Allowing comments after the line continuation backslash

Roy Smith roy at panix.com
Tue Nov 2 07:46:23 EDT 2010


In article <mailman.469.1288654964.2218.python-list at python.org>,
 Chris Rebert <clp2 at rebertia.com> wrote:

> I find the level of deviation from PEP 8 in that file rather disturbing.
> In any case, the backslashes are easily avoided, and readability
> improved IMHO, via refactoring:
> 
> desc_attr_colors_triples = (("normal", "image", MainWindow.ColorsNormalList),
>     ("highlighted", "highlight", MainWindow.ColorsHighlightedList),
>     ("selected", "select", MainWindow.ColorsSelectedList))
> for in description, attr, color_list in desc_attr_colors_triples:
>     ...

I like and use PEP-8.  At the start of any project involving myself, 
other people, and Python, I'll generally suggest we follow PEP-8 style, 
and I can't remember ever getting any pushback.  That being said, I 
don't hold it in awe.  Likewise, I don't worry in the least about 
deviating when readability would be improved by doing so.

In this case, I think I would do:

styles = [("normal",      "image",     MainWindow.ColorsNormalList),
          ("highlighted", "highlight", MainWindow.ColorsHighlightedList),
          ("selected",    "select",    MainWindow.ColorsSelectedList)]

for in description, attr, color_list in styles:
   blah, blah, blah

For those reading this in a non-fixed width font, I've laid out the 
definition of styles as a table, with spaces inserted to make the 
columns line up.  For data like this, I think it makes it easier to read 
and comprehend.  As a minor nit, note that I made it a list of tuples, 
not a tuple of tuples.

I'm tempted to do an additional refactoring to get rid of the verbose 
color list names:

CL_Normal = MainWindow.ColorsNormalList)
CL_Highlighted = MainWindow.ColorsHighlightedList
CL_Selected = MainWindow.ColorsSelectedList

styles = [("normal",      "image",     CL_Normal),
          ("highlighted", "highlight", CL_Highlighted),
          ("selected",    "select",    CL_Selected)]

I haven't decided if this makes things better or worse.  For this small 
table, I'm inclined to say worse.  If the table were much larger and I 
were reusing many of the color list names over and over, I would 
certainly do that.  If MainWindow were a well-designed module and I 
could do

import * from MainWindow

without cluttering up my namespace too much, I would do that, then just 
use the unadorned names.

Also, depending on what I was doing inside the loop, I might pick 
shorter names.  For example:

for in d, a, c in styles:
   window.set_description(d)
   window.set_attribute(a)
   window.set_color_list(c)

is perfectly clear.  Normally, I don't use single-letter variable names, 
but in this particular case, the descriptive function names provide all 
the context that's need to explain what they are.

§ Data for analysis:
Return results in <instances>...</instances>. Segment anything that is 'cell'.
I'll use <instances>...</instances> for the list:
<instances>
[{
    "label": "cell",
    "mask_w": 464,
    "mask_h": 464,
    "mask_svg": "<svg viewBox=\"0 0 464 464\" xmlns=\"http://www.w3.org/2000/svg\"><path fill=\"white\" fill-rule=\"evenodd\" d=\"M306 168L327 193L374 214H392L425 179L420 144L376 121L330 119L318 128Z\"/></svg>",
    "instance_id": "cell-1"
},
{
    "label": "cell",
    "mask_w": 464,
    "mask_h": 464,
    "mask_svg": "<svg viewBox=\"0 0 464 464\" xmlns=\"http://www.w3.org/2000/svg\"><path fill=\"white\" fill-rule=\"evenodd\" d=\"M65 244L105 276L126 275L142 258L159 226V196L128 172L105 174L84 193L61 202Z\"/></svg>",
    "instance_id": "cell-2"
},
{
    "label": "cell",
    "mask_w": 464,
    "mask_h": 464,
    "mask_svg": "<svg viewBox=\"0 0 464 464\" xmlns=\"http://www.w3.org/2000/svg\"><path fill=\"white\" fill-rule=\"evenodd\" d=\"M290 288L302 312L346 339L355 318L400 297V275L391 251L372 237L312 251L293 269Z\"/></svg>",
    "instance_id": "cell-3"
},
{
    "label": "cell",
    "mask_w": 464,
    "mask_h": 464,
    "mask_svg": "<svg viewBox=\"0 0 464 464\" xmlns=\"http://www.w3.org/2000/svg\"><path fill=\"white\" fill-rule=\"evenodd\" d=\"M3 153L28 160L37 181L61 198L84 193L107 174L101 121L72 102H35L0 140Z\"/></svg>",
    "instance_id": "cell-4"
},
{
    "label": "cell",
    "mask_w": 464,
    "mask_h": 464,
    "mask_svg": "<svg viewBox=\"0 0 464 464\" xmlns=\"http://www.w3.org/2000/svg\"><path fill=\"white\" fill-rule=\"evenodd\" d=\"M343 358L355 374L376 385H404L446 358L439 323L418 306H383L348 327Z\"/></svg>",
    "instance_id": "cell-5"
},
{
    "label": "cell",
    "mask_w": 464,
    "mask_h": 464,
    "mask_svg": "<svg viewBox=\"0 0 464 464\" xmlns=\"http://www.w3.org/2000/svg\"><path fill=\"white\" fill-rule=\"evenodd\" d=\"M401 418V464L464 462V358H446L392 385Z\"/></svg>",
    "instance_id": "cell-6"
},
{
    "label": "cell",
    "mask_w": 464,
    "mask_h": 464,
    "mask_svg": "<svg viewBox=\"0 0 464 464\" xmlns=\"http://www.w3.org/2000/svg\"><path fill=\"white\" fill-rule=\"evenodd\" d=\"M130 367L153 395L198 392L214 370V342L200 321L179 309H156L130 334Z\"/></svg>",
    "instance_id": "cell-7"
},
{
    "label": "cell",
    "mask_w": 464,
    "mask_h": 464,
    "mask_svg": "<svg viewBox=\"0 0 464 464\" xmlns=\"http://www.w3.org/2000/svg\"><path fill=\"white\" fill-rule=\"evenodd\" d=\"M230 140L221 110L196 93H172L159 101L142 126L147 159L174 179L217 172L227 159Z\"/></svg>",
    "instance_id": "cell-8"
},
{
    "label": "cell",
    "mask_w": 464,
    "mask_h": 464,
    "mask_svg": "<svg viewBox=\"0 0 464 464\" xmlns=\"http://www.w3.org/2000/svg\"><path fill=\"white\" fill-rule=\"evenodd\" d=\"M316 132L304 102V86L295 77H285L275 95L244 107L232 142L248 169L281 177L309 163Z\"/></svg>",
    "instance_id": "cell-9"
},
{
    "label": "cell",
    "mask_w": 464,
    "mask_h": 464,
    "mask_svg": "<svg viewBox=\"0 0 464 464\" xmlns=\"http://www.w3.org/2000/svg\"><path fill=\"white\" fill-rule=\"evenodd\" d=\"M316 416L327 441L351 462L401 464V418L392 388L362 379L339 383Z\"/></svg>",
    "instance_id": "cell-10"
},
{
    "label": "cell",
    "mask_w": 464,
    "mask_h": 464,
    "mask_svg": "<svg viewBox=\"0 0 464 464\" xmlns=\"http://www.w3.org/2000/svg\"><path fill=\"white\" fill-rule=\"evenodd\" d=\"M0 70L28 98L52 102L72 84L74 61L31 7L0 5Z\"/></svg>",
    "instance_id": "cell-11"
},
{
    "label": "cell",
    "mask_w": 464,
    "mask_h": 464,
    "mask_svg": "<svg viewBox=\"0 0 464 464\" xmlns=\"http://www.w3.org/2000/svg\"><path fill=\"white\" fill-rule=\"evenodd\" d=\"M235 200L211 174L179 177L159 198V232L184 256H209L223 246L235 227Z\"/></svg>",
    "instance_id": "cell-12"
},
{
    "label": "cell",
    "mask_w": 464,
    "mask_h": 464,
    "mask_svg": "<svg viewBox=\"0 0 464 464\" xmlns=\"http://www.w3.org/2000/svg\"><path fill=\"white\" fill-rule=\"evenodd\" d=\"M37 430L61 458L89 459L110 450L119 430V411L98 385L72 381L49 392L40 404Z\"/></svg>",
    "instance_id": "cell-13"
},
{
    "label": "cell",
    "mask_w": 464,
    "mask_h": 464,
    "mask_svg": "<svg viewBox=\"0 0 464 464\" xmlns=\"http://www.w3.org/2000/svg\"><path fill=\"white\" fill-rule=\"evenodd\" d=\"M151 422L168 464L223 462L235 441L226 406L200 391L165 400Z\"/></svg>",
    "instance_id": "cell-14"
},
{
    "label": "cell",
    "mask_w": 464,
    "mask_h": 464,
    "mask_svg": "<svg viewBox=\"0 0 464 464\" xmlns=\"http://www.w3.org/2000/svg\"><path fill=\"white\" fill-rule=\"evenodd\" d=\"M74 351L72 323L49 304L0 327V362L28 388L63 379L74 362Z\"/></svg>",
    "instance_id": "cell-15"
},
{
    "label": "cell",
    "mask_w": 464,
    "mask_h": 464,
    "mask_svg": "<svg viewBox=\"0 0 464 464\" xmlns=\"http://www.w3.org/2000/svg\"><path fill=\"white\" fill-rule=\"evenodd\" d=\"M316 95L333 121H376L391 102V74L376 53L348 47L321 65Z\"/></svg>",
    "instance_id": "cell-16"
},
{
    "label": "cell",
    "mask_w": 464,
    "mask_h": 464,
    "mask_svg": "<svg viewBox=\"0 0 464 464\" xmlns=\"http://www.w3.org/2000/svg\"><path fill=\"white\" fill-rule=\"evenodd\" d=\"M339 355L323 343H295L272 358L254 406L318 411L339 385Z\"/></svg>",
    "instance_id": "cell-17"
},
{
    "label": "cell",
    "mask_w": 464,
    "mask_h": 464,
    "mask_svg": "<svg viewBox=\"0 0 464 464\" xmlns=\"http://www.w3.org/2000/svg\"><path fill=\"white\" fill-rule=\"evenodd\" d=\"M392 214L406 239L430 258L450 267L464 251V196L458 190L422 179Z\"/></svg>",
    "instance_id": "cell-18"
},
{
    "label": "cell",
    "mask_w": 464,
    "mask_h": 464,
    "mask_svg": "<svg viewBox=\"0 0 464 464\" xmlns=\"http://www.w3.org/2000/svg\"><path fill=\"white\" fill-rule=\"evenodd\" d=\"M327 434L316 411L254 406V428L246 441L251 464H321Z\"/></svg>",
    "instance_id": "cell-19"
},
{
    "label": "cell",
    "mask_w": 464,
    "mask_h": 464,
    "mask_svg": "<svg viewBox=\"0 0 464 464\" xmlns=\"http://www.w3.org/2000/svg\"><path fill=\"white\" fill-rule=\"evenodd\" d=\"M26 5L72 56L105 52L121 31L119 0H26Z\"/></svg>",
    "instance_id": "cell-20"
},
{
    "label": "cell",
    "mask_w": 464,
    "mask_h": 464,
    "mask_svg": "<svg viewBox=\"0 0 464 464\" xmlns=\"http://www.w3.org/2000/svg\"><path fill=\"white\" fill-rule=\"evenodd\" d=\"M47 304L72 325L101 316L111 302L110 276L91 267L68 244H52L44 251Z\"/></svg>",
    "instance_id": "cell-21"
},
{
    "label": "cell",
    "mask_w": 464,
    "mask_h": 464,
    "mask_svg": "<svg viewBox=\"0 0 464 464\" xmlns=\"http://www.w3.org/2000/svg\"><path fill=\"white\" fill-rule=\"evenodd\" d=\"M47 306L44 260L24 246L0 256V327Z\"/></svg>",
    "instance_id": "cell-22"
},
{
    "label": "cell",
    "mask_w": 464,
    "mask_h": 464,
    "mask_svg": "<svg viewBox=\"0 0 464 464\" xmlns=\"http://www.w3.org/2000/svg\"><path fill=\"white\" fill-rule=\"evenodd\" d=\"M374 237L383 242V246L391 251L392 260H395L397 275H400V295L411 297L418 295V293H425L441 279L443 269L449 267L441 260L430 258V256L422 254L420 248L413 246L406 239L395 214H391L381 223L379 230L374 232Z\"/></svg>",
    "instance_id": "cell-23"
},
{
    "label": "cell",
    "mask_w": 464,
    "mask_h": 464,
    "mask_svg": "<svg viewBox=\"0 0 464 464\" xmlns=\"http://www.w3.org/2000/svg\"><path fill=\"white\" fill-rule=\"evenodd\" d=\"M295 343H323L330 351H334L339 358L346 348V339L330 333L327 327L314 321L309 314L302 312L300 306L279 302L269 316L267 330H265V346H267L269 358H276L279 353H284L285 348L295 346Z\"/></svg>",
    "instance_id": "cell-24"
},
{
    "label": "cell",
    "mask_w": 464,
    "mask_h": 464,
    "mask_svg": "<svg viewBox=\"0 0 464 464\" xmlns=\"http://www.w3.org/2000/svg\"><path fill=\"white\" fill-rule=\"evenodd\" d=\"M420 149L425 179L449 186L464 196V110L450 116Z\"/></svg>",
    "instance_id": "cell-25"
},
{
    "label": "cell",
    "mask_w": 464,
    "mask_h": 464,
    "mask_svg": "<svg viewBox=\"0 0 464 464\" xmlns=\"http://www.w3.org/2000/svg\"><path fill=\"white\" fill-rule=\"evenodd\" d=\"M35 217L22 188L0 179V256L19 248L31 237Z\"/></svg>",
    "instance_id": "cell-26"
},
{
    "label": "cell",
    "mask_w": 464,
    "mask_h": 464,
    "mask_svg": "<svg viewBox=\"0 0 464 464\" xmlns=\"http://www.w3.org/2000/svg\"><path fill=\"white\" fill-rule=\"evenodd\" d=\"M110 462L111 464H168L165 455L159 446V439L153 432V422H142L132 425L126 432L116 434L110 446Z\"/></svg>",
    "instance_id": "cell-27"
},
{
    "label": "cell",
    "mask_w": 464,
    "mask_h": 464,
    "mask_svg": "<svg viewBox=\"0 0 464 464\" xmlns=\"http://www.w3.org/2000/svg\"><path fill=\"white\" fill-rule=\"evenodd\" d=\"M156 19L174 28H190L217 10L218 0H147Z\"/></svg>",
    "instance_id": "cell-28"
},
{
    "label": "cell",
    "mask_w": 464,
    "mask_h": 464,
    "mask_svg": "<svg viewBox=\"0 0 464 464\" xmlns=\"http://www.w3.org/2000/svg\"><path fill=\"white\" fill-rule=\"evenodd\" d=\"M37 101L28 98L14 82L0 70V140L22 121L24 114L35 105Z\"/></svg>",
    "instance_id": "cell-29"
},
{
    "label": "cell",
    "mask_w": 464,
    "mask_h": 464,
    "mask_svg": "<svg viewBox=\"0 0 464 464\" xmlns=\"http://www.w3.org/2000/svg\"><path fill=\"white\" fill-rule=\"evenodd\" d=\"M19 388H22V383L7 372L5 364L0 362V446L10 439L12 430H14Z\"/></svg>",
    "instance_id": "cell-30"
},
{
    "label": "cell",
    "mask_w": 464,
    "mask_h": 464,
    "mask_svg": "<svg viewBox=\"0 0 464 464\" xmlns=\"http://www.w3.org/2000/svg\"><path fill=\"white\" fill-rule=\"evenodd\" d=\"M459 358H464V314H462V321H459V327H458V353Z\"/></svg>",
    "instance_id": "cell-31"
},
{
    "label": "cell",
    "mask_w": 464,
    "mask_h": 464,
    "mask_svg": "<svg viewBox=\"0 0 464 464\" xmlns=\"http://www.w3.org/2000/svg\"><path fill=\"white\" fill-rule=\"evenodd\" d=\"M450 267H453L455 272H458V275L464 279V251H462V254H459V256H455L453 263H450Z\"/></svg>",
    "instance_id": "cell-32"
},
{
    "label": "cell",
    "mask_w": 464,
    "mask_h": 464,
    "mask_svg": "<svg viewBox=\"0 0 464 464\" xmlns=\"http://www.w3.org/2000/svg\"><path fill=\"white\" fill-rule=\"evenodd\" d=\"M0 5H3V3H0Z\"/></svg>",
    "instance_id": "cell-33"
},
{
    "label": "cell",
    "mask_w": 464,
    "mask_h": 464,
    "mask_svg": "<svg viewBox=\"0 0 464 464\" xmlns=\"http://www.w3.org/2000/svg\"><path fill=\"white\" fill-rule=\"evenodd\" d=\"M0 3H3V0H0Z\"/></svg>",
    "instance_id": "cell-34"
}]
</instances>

§ Activity:
For the post above, decide whether each statement below agrees with it, answering yes or no and quoting the deciding words of the post. (a) The writer holds PEP 8 in awe. (b) For the small table, the writer leans toward judging the extra refactoring of the color list names to be worse. (c) The writer made the definition of styles a tuple of tuples.

§ Result of this exercise:
(a) No: "I don't hold it in awe."
(b) Yes: "For this small table, I'm inclined to say worse."
(c) No: "I made it a list of tuples, not a tuple of tuples."